(Billet 265) – Le Maroc bouge… en « M rouge »

(Billet 265) – Le Maroc bouge… en « M rouge »

Dans un monde qui bouge, l’Etat marocain veut faire pareil et multiplie les « M rouge ». Un récent exposé du chef de la Société nationale de Transport et de logistique (SNTL) au parlement fait état de très exactement 152.957 véhicules de fonction, soit un peu moins de 4% des un peu plus de 4 millions de véhicules en circulation dans ce royaume qui bouge, donc…

Et puisque bouger il faut, autant le faire à son aise. Scrutez les marques de véhicules qui circulent, et vous comprendrez… Toutes les grandes marques y passent, car les neurones publics nécessitent du confort pour fonctionner. On peut, en dopant la complaisance, comprendre qu’un haut fonctionnaire, ministre ou secrétaire général, ait besoin d’aisance, mais pourquoi un président normal de commune rurale a-t-il l’usage d’un 4x4 rutilant ? Mystères de l’administration publique qui croule sous les dettes mais roule dans le confort…

Les véhicules estampillés M ou J « rouge » qui hantent nos avenues et boulevards ont plusieurs fonctions, en plus de celles communément admises et administrativement requises… transporter les enfants, assurer l’approvisionnement de la maisonnée, aller chercher le grand-père chez la belle-mère, servir d’auto-tamponneuse aux progénitures et, occasionnellement, convoyer le mouton pour le jour béni du sacrifice.

Et tout cela coûte un argent fou. Ainsi, l’acquisition de voitures, l’immatriculation, l’entretien, la réparation et la consommation de carburant ont coûté en 2018 la modique somme de 2 milliards de DH, dont la moitié en carburants ! Mais l’Etat aime ses serviteurs et, on le sait, quand on aime, on...

ne compte pas ; on essaie juste d’être discret. Les réparations ont pesé pour un peu moins de 500 millions de DH, mais les ventes de véhicules d’occasion n’auront curieusement rapporté que 60 millions de DH ; le vendeur et l’acheteur doivent être cousins, ou confrères…

Comparons avec d’autres pays, et constatons de prime abord que le Maroc est bien mieux loti en matière de ratio fonction publique/population active que bien des pays.
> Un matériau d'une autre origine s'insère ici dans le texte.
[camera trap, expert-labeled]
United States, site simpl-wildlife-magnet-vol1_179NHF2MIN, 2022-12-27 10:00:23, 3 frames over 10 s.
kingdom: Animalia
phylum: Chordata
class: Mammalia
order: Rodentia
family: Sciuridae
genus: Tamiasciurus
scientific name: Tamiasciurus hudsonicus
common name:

Ainsi, au Maroc, ce ratio est de 6%, contre une moyenne de 26% dans les pays scandinaves et de 15% dans les pays de l‘OCDE, 22% en France et 18% au Canada. Mais il faut dire que notre population active est plutôt chétive, que les PIB de ces pays sont bien portants et plus importants en proportion, et que l’efficacité des services publics scandinaves, canadiens ou canadiens n’est plus à démontrer.

Là où le bât blesse et l’insanité agresse, c’est quand on compare les parcs automobiles de ces pays avec ceux du royaume qui bouge… Ainsi, si on retranche les 40.000 motos des 115.000 véhicules « M rouge », le Maroc aligne 75.000 engins pour 665.000 fonctionnaires. En France, les 5,7 millions de fonctionnaires utilisent 75.000 véhicules et au Japon, les 4.600.000 fonctionnaires roulent dans… 3.500 véhicules…. que leur pays fabrique.

Japon et Maroc sont les plus vieilles monarchies au monde, mais la notion de pudeur publique dans l’Empire n’a aucune commune mesure avec celle du royaume où on peut raisonnablement mettre en doute la volonté de dégraisser le mammouth.